- EXERCISE BRIEF:
Please reproduce the whole article on "three-parent" IVF below word for word.

Start of TEXT SHOWN

The new treatment that was allowed by the British Parliament on Tuesday is known as "three-parent" in vitro fertilization (IVF) because the babies, born from genetically modified embryos, would have DNA from a mother, a father and from a female donor.
In Britain's House of Commons on Tuesday, health minister Jane Ellison started the debate on mitochondrial donation by urging support for this change. "This is a bold step to take, but it is a considered and informed step," she argued.
The "three-parent" in vitro fertilization is intended to prevent women who are carriers of a mitochondrial disease from passing it on to their baby. Mitochondria are the energy-producing structures outside of a cell's nucleus. Defects in mitochondria can result in degenerative diseases such as fatal heart problems, severe muscle weakness, blindness and mental retardation.
The new technique involves removing the nucleus DNA from the egg of a prospective mother and inserting it into a donor egg from which the nucleus DNA has been removed. The resulting embryo would have the nucleus DNA from its parents but the mitochondrial DNA from the female donor. Scientists said that the DNA from the donor egg amounted to less than one percent of the resulting baby's genes.
Before the vote on mitochondrial donation, the UK's Chief Medical Officer, Dr. Sally Davies, said the new treatment should be legalized "to give women who carry severe mitochondrial disease the opportunity to have children without passing on devastating genetic disorders."
However, critics argued that the new technique would cross a fundamental scientific boundary. David King, director of the secular watchdog group Human Genetics Alert, was worried that it would pave the way for "eugenic designer-babies." Last week, the Church of England voiced concern that there had not been enough scientific study or consultation of the technique.

End of TEXT SHOWN
Start of MATERIAL SHOWN

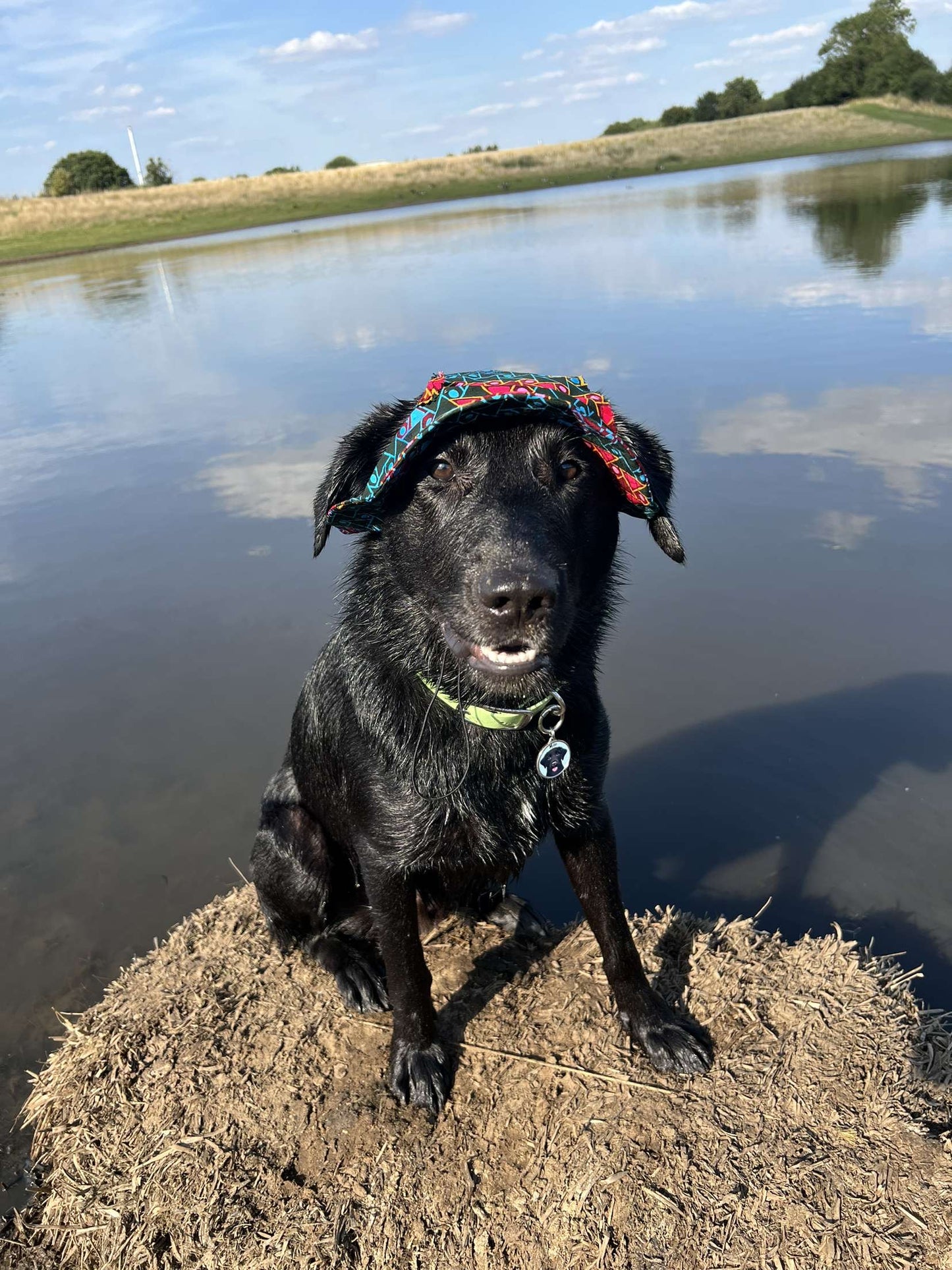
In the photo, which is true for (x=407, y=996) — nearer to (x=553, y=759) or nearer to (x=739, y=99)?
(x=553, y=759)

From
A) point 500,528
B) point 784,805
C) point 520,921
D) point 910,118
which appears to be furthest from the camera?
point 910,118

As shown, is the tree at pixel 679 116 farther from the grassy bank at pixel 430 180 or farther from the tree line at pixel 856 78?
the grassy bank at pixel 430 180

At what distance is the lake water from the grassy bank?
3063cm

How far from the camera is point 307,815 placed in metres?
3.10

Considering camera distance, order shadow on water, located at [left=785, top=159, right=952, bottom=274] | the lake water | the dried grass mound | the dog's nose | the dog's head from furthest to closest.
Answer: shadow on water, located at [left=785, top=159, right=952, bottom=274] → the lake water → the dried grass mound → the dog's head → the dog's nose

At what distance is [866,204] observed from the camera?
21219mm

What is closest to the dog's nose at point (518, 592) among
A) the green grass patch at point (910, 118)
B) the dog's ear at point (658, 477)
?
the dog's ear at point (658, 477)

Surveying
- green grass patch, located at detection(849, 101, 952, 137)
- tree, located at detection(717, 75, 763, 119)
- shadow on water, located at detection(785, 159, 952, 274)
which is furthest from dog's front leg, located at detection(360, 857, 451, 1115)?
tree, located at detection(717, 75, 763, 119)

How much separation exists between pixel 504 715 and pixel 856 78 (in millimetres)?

End of MATERIAL SHOWN

- WRITTEN ANSWER:
The new treatment that was allowed by the British Parliament on Tuesday is known as "three-parent" in vitro fertilization (IVF) because the babies, born from genetically modified embryos, would have DNA from a mother, a father and from a female donor.
In Britain's House of Commons on Tuesday, health minister Jane Ellison started the debate on mitochondrial donation by urging support for this change. "This is a bold step to take, but it is a considered and informed step," she argued.
The "three-parent" in vitro fertilization is intended to prevent women who are carriers of a mitochondrial disease from passing it on to their baby. Mitochondria are the energy-producing structures outside of a cell's nucleus. Defects in mitochondria can result in degenerative diseases such as fatal heart problems, severe muscle weakness, blindness and mental retardation.
The new technique involves removing the nucleus DNA from the egg of a prospective mother and inserting it into a donor egg from which the nucleus DNA has been removed. The resulting embryo would have the nucleus DNA from its parents but the mitochondrial DNA from the female donor. Scientists said that the DNA from the donor egg amounted to less than one percent of the resulting baby's genes.
Before the vote on mitochondrial donation, the UK's Chief Medical Officer, Dr. Sally Davies, said the new treatment should be legalized "to give women who carry severe mitochondrial disease the opportunity to have children without passing on devastating genetic disorders."
However, critics argued that the new technique would cross a fundamental scientific boundary. David King, director of the secular watchdog group Human Genetics Alert, was worried that it would pave the way for "eugenic designer-babies." Last week, the Church of England voiced concern that there had not been enough scientific study or consultation of the technique.